The driverless truck moved decisively from demo to duty in 2026. Aurora Innovation reports it has now accumulated over 250,000 driverless miles with zero system-attributed collisions, and expanded its driverless network to multiple Sun Belt routes — including a validated 1,000-mile Fort Worth–Phoenix lane longer than a single human driver may legally run in one stint.
Where the leaders stand
- Aurora: driverless network expanded to around ten routes, a second driverless fleet deploying, and plans for hundreds of driverless trucks on next-generation hardware.
- Kodiak Robotics: operating the largest driverless Class 8 fleet in the Permian Basin and targeting long-haul highway deployment by the end of 2026, with its readiness measure reported in the mid-80s percent.

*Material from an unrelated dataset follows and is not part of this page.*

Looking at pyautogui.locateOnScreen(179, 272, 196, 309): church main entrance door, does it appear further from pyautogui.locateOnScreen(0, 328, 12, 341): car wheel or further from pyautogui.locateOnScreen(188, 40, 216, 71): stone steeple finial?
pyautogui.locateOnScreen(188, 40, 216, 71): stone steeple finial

- Both remain firmly Level 4 — driverless only within defined routes and conditions, not everywhere.
What it means
This is real, paid, driverless freight — but bounded to fixed highway corridors in favourable weather, exactly the shape we describe in our guide to autonomous trucking. Yard work, city streets and the first and last mile still need people.
The bigger picture
Driverless highway corridors will expand route by route through the late 2020s rather than switching on overnight. For a sector facing a structural driver shortage, automation is less an overnight replacement than a slow-arriving relief valve for the longest, least-liked hauls.